AIM To determine whether pharmacological mydriasis leads to a significant difference in interobserver agreement of optic disc measurement compared with examination without mydriasis.

METHOD A cross sectional study was performed with a pair of observers examining the optic disc of two randomised groups of patients, one group before diagnostic mydriasis, and the other afterwards. Horizontal and vertical disc diameters and cup/disc ratios were measured with a 78 dioptre lens. The study was repeated with another observer pair and two further groups of patients.

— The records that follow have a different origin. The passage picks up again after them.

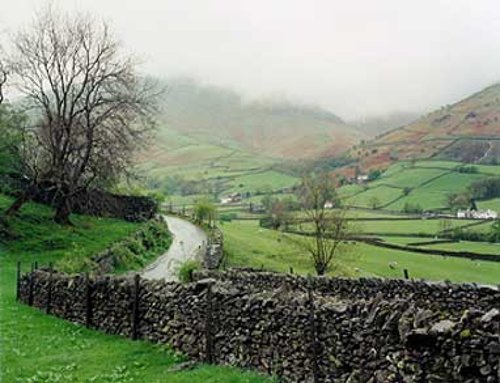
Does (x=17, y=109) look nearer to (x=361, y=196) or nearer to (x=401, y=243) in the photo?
(x=401, y=243)

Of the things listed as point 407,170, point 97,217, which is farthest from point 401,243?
point 407,170

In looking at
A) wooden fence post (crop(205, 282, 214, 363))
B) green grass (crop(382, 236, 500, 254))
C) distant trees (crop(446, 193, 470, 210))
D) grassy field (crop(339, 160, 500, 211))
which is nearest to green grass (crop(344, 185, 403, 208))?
grassy field (crop(339, 160, 500, 211))

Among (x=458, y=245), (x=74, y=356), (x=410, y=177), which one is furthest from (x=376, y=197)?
(x=74, y=356)

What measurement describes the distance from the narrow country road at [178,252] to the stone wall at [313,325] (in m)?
6.64

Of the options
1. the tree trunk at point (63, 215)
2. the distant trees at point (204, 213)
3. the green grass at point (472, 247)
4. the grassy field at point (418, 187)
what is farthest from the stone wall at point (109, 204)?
the grassy field at point (418, 187)

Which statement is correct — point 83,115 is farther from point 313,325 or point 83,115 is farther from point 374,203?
point 374,203

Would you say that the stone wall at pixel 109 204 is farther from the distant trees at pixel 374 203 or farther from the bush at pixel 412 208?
the distant trees at pixel 374 203

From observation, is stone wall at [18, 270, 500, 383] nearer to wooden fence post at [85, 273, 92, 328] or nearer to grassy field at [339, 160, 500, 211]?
wooden fence post at [85, 273, 92, 328]

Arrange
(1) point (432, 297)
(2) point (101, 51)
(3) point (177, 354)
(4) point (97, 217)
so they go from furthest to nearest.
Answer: (4) point (97, 217) → (2) point (101, 51) → (1) point (432, 297) → (3) point (177, 354)

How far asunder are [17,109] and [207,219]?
33.6m

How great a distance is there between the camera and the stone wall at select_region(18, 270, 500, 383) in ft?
28.2

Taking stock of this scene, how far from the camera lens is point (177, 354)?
A: 16.0 meters

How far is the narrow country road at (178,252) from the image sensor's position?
38400 mm

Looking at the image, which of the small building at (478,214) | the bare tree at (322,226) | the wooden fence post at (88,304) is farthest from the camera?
the small building at (478,214)
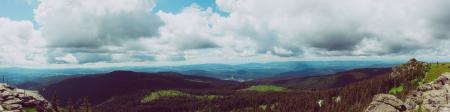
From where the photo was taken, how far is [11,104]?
174375 mm

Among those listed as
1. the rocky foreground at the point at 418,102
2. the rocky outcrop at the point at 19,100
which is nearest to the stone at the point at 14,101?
the rocky outcrop at the point at 19,100

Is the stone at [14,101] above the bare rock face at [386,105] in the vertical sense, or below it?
above

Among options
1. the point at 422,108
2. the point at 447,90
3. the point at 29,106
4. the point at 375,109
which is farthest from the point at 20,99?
the point at 447,90

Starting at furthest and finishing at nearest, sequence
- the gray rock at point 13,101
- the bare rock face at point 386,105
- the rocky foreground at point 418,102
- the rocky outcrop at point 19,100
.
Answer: the gray rock at point 13,101 < the rocky outcrop at point 19,100 < the bare rock face at point 386,105 < the rocky foreground at point 418,102

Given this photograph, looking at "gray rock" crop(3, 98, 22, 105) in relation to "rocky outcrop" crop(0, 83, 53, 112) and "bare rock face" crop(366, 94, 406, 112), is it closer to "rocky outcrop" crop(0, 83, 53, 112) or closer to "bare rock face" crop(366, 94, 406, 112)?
"rocky outcrop" crop(0, 83, 53, 112)

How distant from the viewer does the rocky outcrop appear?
173250mm

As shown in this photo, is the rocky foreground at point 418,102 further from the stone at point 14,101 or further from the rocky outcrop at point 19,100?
the stone at point 14,101

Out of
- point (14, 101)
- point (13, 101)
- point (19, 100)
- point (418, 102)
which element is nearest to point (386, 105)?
point (418, 102)

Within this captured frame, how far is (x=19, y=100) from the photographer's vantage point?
181 metres

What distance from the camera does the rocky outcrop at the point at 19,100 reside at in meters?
173

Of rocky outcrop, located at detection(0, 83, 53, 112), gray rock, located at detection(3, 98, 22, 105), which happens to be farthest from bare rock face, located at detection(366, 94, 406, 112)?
gray rock, located at detection(3, 98, 22, 105)

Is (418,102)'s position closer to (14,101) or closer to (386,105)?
(386,105)

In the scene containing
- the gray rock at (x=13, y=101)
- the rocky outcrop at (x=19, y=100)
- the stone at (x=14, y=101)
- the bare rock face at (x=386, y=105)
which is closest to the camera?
the bare rock face at (x=386, y=105)

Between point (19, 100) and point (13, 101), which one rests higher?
point (19, 100)
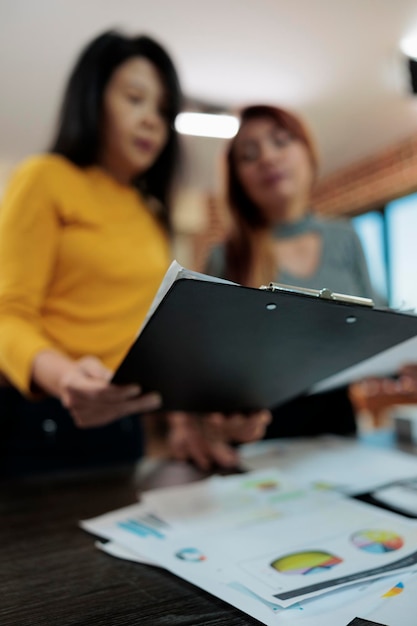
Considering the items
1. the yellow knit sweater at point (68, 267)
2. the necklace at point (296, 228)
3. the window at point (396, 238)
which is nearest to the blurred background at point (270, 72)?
the window at point (396, 238)

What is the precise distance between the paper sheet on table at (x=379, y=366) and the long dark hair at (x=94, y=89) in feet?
1.70

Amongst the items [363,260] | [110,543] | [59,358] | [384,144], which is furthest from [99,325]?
[384,144]

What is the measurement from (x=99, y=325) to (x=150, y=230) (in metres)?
0.22

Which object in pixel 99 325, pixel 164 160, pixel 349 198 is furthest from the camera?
pixel 349 198

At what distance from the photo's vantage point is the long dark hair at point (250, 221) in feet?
3.51

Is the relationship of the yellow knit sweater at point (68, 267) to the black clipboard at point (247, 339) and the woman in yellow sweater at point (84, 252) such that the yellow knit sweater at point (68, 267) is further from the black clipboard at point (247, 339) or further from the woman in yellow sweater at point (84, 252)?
the black clipboard at point (247, 339)

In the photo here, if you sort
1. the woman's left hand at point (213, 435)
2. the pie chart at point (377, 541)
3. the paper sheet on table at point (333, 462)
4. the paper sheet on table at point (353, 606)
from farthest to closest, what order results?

RESULTS In study A 86 subjects were examined in total (52 without and 34 with mydriasis). In study B 87 subjects were examined (45 without and 42 with mydriasis). The 95% limits of agreement of the cup/disc ratio measurement differences were significantly larger without mydriasis (p<0.001 for all studies (F test)). For both studies examination after mydriasis gave significantly greater agreement for vertical and horizontal cup/disc ratios. The cases with good agreement (0.1 difference or better) for vertical cup/disc ratios were 37/52 (72%) and 34 /45 (76%) without mydriasis and 33/34 (97%) and 40/42 (95%) respectively with mydriasis. Similar differences were recorded for horizontal cup/disc ratios. Disc diameter measurement results showed similar differences in study A but were not affected by mydriasis in study B.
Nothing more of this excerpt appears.